IntroductionThe study aimed to predict pregabalin individualized doses in healthy adults, pediatrics and renal impaired geriatric patients by using physiological based pharmacokinetic (PBPK) model for gastroretentive formulation producing comparable pharmacokinetics to that of the immediate release (IR) formulation to obtain doses on basis of their physiological needs. MethodologyThe PBPK model of pregabalin was developed for a healthy adult, healthy pediatrics, healthy and renal impaired geriatric (with creatinine clearance, CLcr = 90, 60, 30, 15 ml/min) at different once daily doses of the IR and GR formulations. In PBPK adult model, PK parameters were also predicted in fasting and fed condition after administration of pregabalin 300 mg of IR and 330 mg of sustained release (SR) formulations. The doses in the renal impaired geriatrics and healthy pediatric population were computed by a dose decremental method and were selected at which the comparable pharmacokinetics parameters to that of the reported values in healthy adults were obtained. ResultsIn healthy adults, comparable PK parameters were obtained after administration of pregabalin 300 mg of IR and 330 mg of SR formulation in fasting and fed state and there was no effect of food on the bioavailability of pregabalin.
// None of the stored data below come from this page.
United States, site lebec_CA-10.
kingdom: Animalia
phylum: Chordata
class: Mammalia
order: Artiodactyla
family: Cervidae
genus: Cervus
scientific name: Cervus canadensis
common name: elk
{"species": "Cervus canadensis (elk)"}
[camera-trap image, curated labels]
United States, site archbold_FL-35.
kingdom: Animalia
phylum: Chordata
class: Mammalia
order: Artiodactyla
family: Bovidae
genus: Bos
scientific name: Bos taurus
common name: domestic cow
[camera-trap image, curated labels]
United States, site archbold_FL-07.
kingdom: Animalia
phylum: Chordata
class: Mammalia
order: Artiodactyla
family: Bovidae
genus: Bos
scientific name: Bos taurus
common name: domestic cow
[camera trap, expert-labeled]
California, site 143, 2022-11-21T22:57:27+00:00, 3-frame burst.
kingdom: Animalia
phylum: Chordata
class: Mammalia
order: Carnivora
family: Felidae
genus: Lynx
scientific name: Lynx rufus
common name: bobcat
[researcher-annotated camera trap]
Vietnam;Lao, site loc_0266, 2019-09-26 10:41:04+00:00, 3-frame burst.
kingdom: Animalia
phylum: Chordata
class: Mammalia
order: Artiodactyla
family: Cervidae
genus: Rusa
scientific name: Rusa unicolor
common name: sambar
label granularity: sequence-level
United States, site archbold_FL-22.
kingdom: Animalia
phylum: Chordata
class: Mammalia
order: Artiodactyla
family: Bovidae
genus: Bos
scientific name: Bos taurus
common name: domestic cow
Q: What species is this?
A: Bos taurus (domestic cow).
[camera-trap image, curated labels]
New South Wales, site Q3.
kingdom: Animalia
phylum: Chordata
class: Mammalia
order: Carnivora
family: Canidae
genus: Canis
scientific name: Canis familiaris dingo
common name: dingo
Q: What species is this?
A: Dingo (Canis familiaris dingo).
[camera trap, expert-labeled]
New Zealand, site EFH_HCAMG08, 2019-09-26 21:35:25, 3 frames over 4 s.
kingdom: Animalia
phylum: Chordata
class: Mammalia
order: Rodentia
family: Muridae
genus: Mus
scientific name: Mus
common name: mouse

In neonates to infants and toddlers, the same AUC0-48 to that of the adults was obtained with a 40–82 mg dose of GR formulation of pregabalin. For pre-schooled and schooled virtual populations, a dose of 40–170 mg and for adolescents, 40–330 mg produced the comparable AUC0-48 as that of the normal adults, 42.20 ± 32 μg h/ml. The predicted doses of gastroretentive formulation in renal impaired geriatric with CLcr, 60, 30, and 15 ml/min were 220–330, 110 to 220 and 55–85 mg, respectively to achieve the same level of PK parameters as elder individual with normal CLcr (90 ml/min) after administration of 330 mg of gastroretentive formulation. ConclusionPBPK models effectively predicted dose for the modified GR pregabalin formulations in special populations such as pediatrics and elder renal impaired individuals.